Dueling lawsuits filed over one-sided JEA nuclear plant deal

by | Sep 12, 2018


Jacksonville residents have a real mess on their hands – one so significant that state lawmakers are now getting involved, if for no other reason, to try to limit the damage. Back in 2008, JEA, the city’s municipally owned power company (formerly known as the Jacksonville Energy Authority) entered into a terrible deal – with the full knowledge of the Jacksonville City Council – which put residents on the hook to buy electricity from an obsolete Georgia nuclear power plant at prices that that have spiked twenty times higher than what residents were promised a decade earlier. The power plants are still under construction, and worse yet, they may never be completed.

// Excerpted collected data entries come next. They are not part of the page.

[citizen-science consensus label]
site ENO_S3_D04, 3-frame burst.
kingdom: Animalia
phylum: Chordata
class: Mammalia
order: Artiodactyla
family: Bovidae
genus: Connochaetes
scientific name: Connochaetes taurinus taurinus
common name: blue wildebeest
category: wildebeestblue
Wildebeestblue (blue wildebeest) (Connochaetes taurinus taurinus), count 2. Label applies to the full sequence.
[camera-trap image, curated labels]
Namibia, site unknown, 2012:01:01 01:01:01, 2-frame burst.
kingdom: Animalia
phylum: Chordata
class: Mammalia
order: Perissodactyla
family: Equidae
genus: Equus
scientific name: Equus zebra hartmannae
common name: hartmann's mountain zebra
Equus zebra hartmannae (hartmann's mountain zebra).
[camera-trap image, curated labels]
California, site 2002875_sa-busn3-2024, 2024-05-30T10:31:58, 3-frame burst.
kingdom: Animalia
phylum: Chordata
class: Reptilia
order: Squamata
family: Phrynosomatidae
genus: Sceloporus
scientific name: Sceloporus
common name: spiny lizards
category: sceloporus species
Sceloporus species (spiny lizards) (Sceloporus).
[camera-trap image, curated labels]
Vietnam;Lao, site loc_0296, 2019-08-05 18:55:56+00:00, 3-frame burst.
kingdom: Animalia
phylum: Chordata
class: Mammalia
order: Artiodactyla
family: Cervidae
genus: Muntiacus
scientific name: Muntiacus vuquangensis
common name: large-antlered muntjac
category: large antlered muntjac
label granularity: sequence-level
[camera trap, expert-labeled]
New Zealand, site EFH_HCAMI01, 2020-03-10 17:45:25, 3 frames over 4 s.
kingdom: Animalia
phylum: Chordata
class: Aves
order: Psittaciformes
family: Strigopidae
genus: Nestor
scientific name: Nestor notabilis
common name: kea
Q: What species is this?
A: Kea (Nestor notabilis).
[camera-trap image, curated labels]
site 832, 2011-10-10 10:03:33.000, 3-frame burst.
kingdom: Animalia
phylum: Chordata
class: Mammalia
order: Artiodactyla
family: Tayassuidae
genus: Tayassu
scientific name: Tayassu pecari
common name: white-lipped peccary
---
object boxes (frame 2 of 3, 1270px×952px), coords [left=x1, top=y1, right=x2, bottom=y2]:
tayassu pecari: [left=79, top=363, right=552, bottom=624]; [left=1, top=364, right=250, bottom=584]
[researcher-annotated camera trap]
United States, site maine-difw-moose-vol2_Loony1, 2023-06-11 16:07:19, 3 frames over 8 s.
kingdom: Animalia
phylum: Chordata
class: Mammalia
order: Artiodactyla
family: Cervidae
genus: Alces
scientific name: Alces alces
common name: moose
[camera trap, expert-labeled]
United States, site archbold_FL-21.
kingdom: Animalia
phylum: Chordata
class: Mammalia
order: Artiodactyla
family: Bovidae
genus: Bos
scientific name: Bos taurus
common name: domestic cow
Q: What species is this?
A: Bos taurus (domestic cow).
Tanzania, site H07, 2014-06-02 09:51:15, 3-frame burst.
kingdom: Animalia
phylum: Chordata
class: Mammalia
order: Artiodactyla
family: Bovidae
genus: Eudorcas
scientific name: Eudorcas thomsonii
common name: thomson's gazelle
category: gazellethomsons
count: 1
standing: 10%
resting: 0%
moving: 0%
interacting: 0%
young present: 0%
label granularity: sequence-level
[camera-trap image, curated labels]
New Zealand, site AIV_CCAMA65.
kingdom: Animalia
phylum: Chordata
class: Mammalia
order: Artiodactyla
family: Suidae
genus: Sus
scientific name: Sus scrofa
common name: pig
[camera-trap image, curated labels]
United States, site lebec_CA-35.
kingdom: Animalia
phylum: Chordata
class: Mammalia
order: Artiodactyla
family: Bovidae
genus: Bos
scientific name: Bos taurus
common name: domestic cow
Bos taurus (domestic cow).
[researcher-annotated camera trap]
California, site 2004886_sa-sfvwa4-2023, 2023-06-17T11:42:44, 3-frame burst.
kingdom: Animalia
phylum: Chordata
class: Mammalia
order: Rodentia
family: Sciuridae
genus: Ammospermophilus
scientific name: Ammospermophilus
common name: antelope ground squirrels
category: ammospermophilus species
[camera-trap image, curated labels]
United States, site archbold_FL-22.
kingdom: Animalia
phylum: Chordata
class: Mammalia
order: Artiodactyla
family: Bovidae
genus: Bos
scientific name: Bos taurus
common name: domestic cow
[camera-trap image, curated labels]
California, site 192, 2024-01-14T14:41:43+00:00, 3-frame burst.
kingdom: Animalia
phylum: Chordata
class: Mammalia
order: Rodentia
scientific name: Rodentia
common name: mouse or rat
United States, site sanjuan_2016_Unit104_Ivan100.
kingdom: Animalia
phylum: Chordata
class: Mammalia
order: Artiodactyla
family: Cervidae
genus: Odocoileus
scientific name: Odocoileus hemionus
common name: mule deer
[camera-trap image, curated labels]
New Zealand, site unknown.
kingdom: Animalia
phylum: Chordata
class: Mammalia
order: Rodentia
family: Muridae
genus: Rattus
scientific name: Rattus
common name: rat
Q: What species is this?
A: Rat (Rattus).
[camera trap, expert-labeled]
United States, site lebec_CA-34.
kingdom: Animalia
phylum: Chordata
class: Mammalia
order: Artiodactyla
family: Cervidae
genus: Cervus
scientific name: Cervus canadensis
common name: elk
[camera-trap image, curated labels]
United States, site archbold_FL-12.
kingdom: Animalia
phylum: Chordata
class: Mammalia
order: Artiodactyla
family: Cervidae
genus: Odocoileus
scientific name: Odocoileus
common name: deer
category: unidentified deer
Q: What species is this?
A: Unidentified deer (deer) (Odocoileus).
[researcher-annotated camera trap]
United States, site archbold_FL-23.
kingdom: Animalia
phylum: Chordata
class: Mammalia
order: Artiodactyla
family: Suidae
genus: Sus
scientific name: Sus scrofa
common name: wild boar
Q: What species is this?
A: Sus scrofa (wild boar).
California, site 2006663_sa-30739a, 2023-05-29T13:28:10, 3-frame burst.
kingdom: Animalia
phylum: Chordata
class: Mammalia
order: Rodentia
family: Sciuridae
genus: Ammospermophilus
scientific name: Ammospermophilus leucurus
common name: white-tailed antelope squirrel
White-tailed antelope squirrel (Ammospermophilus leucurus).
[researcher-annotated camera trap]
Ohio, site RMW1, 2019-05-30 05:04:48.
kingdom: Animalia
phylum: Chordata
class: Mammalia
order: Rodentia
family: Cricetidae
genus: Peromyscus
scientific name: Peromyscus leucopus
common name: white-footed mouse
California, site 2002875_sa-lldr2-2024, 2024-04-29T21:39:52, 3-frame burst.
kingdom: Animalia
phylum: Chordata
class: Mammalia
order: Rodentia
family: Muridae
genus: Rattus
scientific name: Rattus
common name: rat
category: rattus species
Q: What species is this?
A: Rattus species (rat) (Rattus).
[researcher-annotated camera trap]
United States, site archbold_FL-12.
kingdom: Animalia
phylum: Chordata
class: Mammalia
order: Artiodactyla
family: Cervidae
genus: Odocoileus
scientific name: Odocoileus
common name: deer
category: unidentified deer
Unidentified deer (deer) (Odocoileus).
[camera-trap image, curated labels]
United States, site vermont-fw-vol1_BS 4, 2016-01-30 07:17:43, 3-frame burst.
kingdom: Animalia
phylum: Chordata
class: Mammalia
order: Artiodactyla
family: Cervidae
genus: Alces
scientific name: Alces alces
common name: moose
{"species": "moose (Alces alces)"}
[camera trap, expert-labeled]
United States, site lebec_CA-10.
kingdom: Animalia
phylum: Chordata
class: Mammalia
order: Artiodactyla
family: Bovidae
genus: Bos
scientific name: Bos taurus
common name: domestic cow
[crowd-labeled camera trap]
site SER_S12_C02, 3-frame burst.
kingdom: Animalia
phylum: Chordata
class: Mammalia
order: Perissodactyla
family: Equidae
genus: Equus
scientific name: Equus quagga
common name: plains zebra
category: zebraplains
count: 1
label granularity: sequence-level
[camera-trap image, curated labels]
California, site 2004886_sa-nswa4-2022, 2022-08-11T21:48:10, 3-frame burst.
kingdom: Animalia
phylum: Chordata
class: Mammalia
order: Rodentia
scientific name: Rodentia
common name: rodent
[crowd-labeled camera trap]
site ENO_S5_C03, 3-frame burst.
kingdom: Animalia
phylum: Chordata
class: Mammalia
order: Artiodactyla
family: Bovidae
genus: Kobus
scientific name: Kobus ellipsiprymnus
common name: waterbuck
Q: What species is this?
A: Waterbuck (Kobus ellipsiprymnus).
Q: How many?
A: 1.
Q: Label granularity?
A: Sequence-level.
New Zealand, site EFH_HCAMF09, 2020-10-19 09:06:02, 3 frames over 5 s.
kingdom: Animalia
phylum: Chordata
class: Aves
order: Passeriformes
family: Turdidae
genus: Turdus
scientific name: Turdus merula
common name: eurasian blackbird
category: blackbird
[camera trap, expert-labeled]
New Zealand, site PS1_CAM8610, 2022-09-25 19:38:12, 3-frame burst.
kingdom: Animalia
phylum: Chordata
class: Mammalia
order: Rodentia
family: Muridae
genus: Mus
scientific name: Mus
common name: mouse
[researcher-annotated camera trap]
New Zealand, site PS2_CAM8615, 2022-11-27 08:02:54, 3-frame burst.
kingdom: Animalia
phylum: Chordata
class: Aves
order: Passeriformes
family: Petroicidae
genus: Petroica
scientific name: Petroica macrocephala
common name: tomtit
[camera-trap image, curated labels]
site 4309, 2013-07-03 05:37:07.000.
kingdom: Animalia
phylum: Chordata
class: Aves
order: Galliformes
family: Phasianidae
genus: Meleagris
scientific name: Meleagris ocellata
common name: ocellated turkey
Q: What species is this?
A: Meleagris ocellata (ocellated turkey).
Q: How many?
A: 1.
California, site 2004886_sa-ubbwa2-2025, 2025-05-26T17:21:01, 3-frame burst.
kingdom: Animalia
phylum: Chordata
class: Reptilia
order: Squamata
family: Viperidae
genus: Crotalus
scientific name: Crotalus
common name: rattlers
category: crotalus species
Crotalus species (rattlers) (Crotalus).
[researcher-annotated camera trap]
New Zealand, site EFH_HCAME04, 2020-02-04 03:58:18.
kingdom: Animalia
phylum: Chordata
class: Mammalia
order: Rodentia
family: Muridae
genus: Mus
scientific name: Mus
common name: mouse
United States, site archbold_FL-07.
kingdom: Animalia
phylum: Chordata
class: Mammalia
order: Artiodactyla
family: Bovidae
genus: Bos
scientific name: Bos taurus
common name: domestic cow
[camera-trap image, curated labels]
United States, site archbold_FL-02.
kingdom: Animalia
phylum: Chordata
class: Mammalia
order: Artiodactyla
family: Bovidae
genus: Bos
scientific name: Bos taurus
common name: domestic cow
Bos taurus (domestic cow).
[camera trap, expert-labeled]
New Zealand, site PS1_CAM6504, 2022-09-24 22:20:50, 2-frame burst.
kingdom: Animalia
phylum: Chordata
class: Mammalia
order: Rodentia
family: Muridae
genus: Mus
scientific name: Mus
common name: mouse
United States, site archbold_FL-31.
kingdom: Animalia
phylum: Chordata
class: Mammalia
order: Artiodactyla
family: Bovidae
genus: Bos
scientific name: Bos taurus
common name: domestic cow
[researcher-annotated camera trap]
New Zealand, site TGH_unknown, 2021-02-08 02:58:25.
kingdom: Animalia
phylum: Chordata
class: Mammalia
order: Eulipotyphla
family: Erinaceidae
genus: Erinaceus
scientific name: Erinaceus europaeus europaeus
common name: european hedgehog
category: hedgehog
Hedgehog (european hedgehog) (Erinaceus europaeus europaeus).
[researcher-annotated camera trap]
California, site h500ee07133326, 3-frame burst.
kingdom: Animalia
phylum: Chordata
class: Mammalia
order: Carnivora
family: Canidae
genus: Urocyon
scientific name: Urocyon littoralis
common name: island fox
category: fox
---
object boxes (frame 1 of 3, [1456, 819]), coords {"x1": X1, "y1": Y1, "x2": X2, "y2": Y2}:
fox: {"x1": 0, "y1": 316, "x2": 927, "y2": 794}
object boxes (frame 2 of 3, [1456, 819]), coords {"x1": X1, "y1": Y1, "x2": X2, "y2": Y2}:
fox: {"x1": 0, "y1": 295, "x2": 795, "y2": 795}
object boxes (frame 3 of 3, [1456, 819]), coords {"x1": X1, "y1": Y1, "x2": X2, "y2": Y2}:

Today, dueling lawsuits with the JEA and Jacksonville City Council on one side, and the Municipal Electric Authority of Georgia (MEAG) on the the other, seek to resolve the matter, but not peacefully. JEA wants out of the deal, while the Municipal Electrical Authority of Georgia (MEAG) wants to force JEA to pay up and meet their obligations. MEAG owns a large stake in the Plant Vogtle nuclear power station that is now several years and billions of dollars over budget.

But the JEA’s deal with MEAG is so bad, so one-sided, that two weeks earlier, a Republican lawmaker from central Florida, state senator Debbie Mayfield, formally requested state auditors to step in to sift through the wreckage to see what could be salvaged.

To his credit, JEA’s interim CEO Aaron Zahn has led the charge for JEA to cut their losses. Zahn took over as interim CEO after Paul McElroy, who was CFO when the bad deal was cut back in 2008, resigned just months after disclosing the full financial impact of the deal with MEAG. Today’s lawsuit was the first concrete step in a long process designed to extract JEA and it’s stakeholders from the disastrous deal made back in 2008 that committed JEA to purchase a fixed amount of electricity from the Plant Vogtle nuclear facility, while the dealmakers inexplicably failed to negotiate a cap on the price they would pay for the electricity.

In the ten years since the deal was inked, JEA’s share of the cost to build the nuclear facility has increased from $140 million to $2.5 billion, and that doesn’t count the actual price JEA would pay for electricity, which would add another $1.5 billion. From the lawsuit filed by JEA:

“The substantial, open-ended, and unlimited obligations borne by JEA’s ratepayers are not balanced by either ownership or management control in the project,” the suit said. “There is a complete absence of any JEA oversight or discretion, which constitutes an improper delegation of JEA’s spending power.”

So there you have it in their own words: an admission by a government-run utility that they negotiated a terrible contract that would significantly overpay for electricity while netting neither themselves nor their customers (i.e. taxpayers / ratepayers) any zero ownership in the deal.

On the bright side, JEA’s lawyers are using the lack of ownership as a legal loophole to now try to extract themselves from the deal.